Perovskite-type metal oxides exhibiting negligible grain boundary resistance to total electrical conductivity

In this paper, we report the synthesis, structure and electrical properties of the perovskite-type AZn_0.33+xNb_0.67-xO _3-δ (A = Sr or Ba; 0 ≤ x ≤ 0.08). The investigated compounds were prepared by employing the solid-state (ceramic) reaction using alkaline nitrates, zinc oxide, and niobium oxide at elevated temperatures in air. Powder X-ray diffraction (PXRD) showed the formation of disordered Zn and Nb at the B-sites of space group Pm3̄m with cubic structure and a lattice constant comparable to that of the literature. The AC impedance study showed mainly bulk contribution to the total electrical conductivity over the investigated frequency range of 0.01 Hz to 1 MHz in all the investigated atmospheres even at low temperatures, which is significantly different from that of the well-known perovskite-type B-site ordered BaCa_0.33+xNb _0.67-xO_3-δ and the disordered acceptor-doped BaCeO₃. The bulk dielectric constant determined at 500 and 700 °C in air was found to be in the range of 35-100. In air, the isothermal bulk dielectric constant seems to increase with an increasing Zn content, and a similar trend was observed for total electrical conductivity.
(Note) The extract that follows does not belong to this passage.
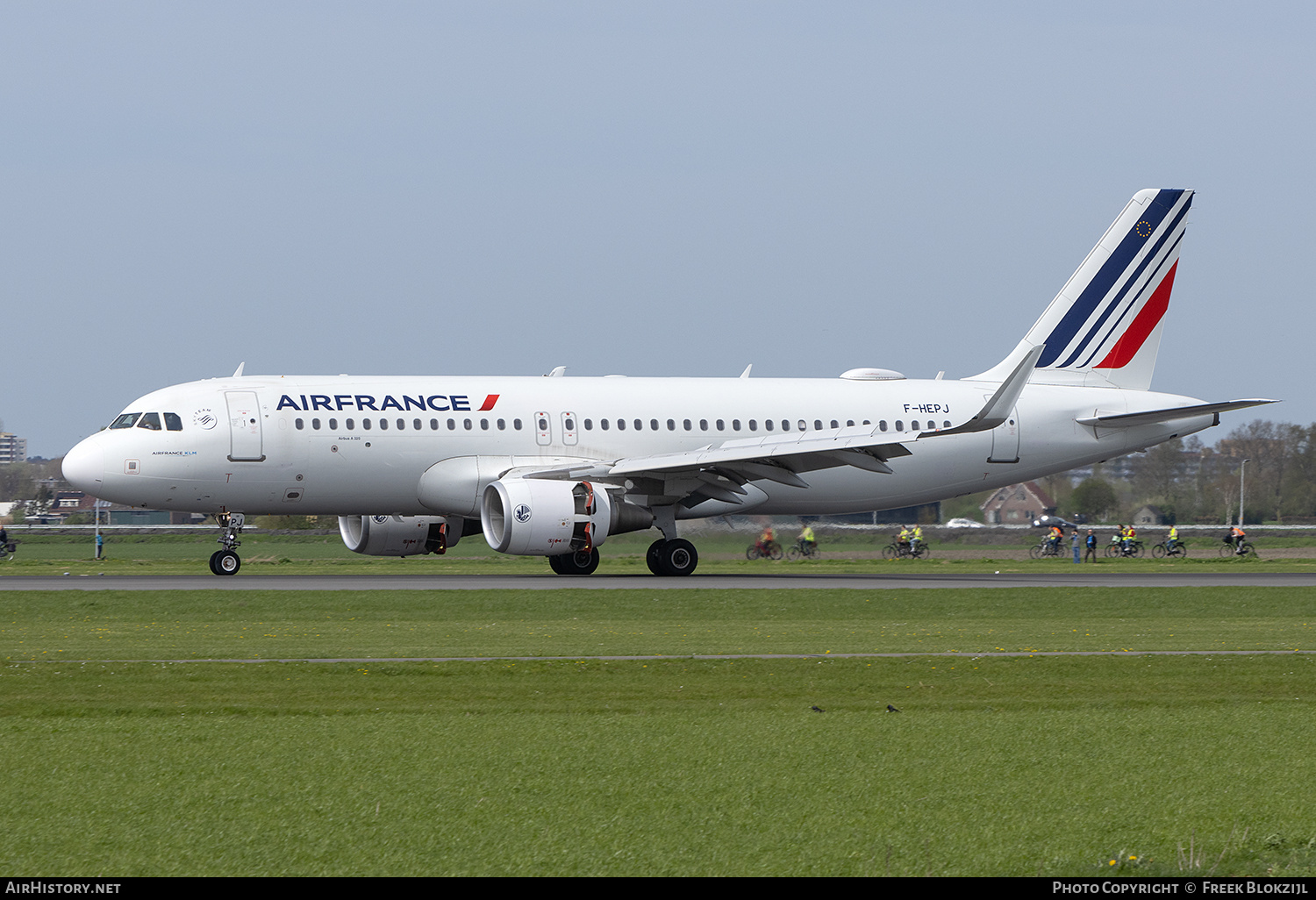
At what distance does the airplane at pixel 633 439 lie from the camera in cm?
3291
In dry and wet H₂, the electrical conductivity decreases with an increasing Zn content in AZn_0.33+xNb_0.67-xO_3-δ, and the x = 0 member of the Ba compound exhibits the highest total conductivity of 7.2 - 10^-3 S cm^-1 in dry H₂ at 800 °C. Both Sr and Ba compounds were found to be stable against the reaction with pure CO ₂ at 700 °C and H₂O at 100 °C for a long period of time. SrZn_0.33+xNb_0.67-xO_3-δ was found to be stable in 30 ppm H₂S at 800 °C, while the corresponding Ba compound formed reaction products such as BaS (JCPDS Card 01-0757), BaS ₂ (JCPDS Card 21-0087), and BaS₃ (JCPDS Card 03-0824).